[WRITTEN REQUEST] Please quote every line word for word.

[INPUT RECORDS]
______
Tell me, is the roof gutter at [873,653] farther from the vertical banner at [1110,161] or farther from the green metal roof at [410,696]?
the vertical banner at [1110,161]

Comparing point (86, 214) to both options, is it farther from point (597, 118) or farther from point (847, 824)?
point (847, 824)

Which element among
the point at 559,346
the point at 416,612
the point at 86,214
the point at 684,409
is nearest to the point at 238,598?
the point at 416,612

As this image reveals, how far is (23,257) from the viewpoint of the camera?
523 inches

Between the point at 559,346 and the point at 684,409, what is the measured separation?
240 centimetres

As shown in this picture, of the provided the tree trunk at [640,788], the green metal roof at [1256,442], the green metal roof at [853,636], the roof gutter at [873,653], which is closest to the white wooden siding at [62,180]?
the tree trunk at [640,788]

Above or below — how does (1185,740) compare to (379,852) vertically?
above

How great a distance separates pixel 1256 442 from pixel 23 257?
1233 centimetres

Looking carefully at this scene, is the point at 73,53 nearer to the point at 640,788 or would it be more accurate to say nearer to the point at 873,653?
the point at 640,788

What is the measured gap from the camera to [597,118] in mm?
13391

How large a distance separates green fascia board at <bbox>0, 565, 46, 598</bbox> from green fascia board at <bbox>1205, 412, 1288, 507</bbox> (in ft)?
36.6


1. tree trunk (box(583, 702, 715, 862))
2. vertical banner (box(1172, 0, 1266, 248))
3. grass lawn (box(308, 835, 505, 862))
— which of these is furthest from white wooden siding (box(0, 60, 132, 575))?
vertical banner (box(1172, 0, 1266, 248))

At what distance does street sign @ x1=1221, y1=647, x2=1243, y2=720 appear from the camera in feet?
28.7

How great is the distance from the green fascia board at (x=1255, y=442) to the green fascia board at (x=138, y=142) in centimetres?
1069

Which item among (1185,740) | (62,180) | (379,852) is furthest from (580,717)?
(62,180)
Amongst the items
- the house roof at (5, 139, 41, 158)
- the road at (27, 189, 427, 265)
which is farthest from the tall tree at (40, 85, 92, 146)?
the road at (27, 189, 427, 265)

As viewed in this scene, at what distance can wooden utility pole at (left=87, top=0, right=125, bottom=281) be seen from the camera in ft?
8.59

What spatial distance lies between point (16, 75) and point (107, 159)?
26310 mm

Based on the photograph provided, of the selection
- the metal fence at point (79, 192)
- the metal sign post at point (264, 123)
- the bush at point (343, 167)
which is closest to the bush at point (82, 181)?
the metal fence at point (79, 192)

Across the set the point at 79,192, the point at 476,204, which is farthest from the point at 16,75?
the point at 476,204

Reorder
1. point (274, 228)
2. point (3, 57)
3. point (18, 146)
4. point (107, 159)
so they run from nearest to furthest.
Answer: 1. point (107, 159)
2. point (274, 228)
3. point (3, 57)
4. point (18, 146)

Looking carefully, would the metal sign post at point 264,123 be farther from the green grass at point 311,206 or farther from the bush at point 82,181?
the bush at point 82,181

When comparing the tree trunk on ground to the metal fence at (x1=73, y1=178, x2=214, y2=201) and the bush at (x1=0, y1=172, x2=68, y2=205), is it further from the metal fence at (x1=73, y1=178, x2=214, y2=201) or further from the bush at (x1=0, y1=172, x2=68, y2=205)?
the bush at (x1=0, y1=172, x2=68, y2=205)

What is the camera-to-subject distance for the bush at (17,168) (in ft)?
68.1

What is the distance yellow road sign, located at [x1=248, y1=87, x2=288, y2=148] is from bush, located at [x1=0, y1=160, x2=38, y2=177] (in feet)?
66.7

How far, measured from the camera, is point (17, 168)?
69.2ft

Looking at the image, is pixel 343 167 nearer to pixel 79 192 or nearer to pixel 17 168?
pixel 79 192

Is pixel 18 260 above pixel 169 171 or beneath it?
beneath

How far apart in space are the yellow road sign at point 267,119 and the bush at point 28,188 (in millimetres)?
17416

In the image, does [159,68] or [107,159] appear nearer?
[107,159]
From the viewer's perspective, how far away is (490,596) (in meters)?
______
[RESULT BELOW]
Tell me, is the roof gutter at [873,653] farther from the vertical banner at [1110,161] or farther from the green metal roof at [410,696]?
the vertical banner at [1110,161]

Comparing point (86, 214) to both options, is it farther from point (597, 118) or farther from point (847, 824)?
point (847, 824)

Which element among
the point at 559,346
the point at 416,612
the point at 86,214
the point at 684,409
is nearest to the point at 238,598?
the point at 416,612

As this image reveals, how far is (23,257) from the viewpoint of the camera?
523 inches

Between the point at 559,346 and the point at 684,409, what is the measured separation?
240 centimetres

As shown in this picture, of the provided the tree trunk at [640,788], the green metal roof at [1256,442], the green metal roof at [853,636], the roof gutter at [873,653], which is closest to the white wooden siding at [62,180]?
the tree trunk at [640,788]

Above or below — how does (1185,740) compare to (379,852) vertically?
above

How great a distance separates pixel 1256 442 from pixel 23 257?
1233 centimetres

Looking carefully at this scene, is the point at 73,53 nearer to the point at 640,788 or would it be more accurate to say nearer to the point at 873,653?
the point at 640,788

What is the measured gap from the camera to [597,118] in mm?
13391

How large a distance separates green fascia board at <bbox>0, 565, 46, 598</bbox> from green fascia board at <bbox>1205, 412, 1288, 507</bbox> (in ft)?
36.6


1. tree trunk (box(583, 702, 715, 862))
2. vertical banner (box(1172, 0, 1266, 248))
3. grass lawn (box(308, 835, 505, 862))
— which of these is furthest from white wooden siding (box(0, 60, 132, 575))?
vertical banner (box(1172, 0, 1266, 248))

At what distance does street sign @ x1=1221, y1=647, x2=1243, y2=720 appear from the camera in feet?
28.7

How great is the distance from the green fascia board at (x=1255, y=442) to the green fascia board at (x=138, y=142) in centimetres?
1069

Which item among (1185,740) | (62,180) | (379,852) is furthest from (580,717)?
(62,180)
Amongst the items
- the house roof at (5, 139, 41, 158)
- the road at (27, 189, 427, 265)
which is farthest from the tall tree at (40, 85, 92, 146)?
the road at (27, 189, 427, 265)

As viewed in this scene, at what distance can wooden utility pole at (left=87, top=0, right=125, bottom=281) be seen from the camera in ft?
8.59

What spatial distance lies between point (16, 75) and point (107, 159)?
26310 mm

Based on the photograph provided, of the selection
- the metal fence at point (79, 192)
- the metal sign post at point (264, 123)
- the bush at point (343, 167)
which is closest to the bush at point (82, 181)?
the metal fence at point (79, 192)

Across the set the point at 79,192, the point at 476,204, which is farthest from the point at 16,75?
the point at 476,204

Reorder
1. point (274, 228)
2. point (3, 57)
3. point (18, 146)
4. point (107, 159)
so they run from nearest to furthest.
Answer: 1. point (107, 159)
2. point (274, 228)
3. point (3, 57)
4. point (18, 146)

Looking carefully, would the metal sign post at point 264,123 be farther from the green grass at point 311,206 or farther from the bush at point 82,181?
the bush at point 82,181

When comparing the tree trunk on ground to the metal fence at (x1=73, y1=178, x2=214, y2=201) and the bush at (x1=0, y1=172, x2=68, y2=205), is it further from the metal fence at (x1=73, y1=178, x2=214, y2=201) or further from the bush at (x1=0, y1=172, x2=68, y2=205)?
the bush at (x1=0, y1=172, x2=68, y2=205)

What is the camera-to-subject distance for the bush at (17,168) (in ft)?
68.1

What is the distance yellow road sign, located at [x1=248, y1=87, x2=288, y2=148] is from bush, located at [x1=0, y1=160, x2=38, y2=177] (in feet)?
66.7

How far, measured from the camera, is point (17, 168)?
69.2ft

Looking at the image, is pixel 343 167 nearer to pixel 79 192 or nearer to pixel 17 168?
pixel 79 192

Is pixel 18 260 above pixel 169 171 or beneath it?
beneath

How far apart in space are the yellow road sign at point 267,119 and the bush at point 28,188 (in millimetres)?
17416

In the image, does [159,68] or [107,159] appear nearer?
[107,159]
From the viewer's perspective, how far away is (490,596) (in meters)?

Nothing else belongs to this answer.